§ Records for the task
┄┄┄┄┄┄┄┄┄┄
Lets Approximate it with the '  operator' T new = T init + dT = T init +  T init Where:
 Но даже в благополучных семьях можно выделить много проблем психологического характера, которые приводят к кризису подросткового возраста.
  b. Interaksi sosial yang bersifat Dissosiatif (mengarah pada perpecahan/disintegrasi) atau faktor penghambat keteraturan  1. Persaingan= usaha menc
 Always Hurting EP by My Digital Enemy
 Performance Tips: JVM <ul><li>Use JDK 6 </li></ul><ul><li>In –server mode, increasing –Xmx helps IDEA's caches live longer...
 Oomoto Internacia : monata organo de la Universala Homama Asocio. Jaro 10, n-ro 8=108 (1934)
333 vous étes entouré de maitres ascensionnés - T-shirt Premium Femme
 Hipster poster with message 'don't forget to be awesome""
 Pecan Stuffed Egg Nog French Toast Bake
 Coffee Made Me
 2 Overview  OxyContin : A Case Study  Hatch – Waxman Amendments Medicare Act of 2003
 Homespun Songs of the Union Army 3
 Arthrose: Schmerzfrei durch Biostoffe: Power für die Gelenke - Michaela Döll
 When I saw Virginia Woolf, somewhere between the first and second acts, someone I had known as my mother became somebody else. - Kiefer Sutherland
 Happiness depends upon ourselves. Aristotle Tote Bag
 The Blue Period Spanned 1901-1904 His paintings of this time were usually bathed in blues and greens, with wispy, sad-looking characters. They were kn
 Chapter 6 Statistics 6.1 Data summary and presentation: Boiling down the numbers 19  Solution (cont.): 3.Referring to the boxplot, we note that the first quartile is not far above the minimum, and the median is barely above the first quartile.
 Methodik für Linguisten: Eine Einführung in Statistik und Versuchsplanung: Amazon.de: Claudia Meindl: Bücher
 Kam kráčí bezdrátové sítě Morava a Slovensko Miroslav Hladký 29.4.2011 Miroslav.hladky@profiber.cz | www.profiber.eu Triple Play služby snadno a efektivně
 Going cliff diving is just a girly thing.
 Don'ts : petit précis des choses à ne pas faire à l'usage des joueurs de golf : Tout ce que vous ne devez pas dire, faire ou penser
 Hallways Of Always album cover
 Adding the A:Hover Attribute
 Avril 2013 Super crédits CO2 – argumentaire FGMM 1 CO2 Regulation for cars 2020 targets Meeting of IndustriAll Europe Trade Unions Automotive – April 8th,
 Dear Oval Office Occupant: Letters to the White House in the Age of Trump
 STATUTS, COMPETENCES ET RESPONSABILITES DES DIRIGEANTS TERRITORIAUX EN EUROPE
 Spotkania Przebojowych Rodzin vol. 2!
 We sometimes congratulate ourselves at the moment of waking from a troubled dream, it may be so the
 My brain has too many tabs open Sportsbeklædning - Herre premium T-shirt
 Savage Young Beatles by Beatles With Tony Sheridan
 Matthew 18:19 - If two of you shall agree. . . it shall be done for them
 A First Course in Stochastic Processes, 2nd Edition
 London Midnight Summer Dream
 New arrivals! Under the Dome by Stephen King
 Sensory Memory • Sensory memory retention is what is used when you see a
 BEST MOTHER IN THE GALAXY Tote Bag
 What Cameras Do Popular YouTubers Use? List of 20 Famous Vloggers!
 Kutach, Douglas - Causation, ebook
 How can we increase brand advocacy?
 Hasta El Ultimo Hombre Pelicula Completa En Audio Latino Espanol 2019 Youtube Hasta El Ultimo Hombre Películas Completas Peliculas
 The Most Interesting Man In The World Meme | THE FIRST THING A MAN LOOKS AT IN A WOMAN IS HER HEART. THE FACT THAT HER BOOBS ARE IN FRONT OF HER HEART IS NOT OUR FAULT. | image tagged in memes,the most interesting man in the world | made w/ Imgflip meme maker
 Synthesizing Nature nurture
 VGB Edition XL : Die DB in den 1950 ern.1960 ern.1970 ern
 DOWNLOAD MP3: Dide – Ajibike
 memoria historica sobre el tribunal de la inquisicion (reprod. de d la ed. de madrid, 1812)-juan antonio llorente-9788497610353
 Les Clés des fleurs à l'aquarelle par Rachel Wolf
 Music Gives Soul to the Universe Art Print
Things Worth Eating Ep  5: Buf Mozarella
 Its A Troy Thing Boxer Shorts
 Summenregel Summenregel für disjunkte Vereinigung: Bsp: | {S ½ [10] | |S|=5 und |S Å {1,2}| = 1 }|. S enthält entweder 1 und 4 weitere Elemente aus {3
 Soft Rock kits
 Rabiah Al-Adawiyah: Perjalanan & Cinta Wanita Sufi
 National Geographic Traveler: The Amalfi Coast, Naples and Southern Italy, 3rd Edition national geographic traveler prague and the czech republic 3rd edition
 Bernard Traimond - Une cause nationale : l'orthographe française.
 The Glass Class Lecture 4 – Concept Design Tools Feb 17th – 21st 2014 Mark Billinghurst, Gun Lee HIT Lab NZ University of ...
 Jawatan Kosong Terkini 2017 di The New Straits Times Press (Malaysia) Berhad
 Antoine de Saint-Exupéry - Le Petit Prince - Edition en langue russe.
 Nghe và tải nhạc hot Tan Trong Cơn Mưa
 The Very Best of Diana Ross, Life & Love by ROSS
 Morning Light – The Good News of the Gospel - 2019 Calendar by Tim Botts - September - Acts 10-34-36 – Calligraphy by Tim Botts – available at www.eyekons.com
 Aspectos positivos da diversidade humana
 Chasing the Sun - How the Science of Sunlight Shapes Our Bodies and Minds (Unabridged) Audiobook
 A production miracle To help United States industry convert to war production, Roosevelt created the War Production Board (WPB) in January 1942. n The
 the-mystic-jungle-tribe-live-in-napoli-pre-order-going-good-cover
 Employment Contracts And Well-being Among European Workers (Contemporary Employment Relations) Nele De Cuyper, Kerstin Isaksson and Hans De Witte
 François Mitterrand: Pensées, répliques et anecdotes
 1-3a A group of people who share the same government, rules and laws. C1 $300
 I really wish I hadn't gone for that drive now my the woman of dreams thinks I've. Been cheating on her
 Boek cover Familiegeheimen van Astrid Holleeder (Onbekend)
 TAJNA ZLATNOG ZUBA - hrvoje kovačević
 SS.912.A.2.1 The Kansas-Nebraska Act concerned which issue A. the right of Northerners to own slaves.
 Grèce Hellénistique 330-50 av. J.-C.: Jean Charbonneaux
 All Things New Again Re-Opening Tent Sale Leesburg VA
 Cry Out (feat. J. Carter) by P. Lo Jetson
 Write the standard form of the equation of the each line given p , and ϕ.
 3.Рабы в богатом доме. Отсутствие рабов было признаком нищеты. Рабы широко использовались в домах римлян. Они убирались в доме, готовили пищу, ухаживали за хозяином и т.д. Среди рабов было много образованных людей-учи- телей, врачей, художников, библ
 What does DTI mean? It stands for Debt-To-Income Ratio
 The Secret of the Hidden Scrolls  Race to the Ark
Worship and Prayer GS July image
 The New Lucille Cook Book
┄┄┄┄┄┄┄┄┄┄
Only the lines from the one holding "Worship and Prayer GS July image" through the final line of the entries, both included, should be given again, word for word.

Worship and Prayer GS July image
 The New Lucille Cook Book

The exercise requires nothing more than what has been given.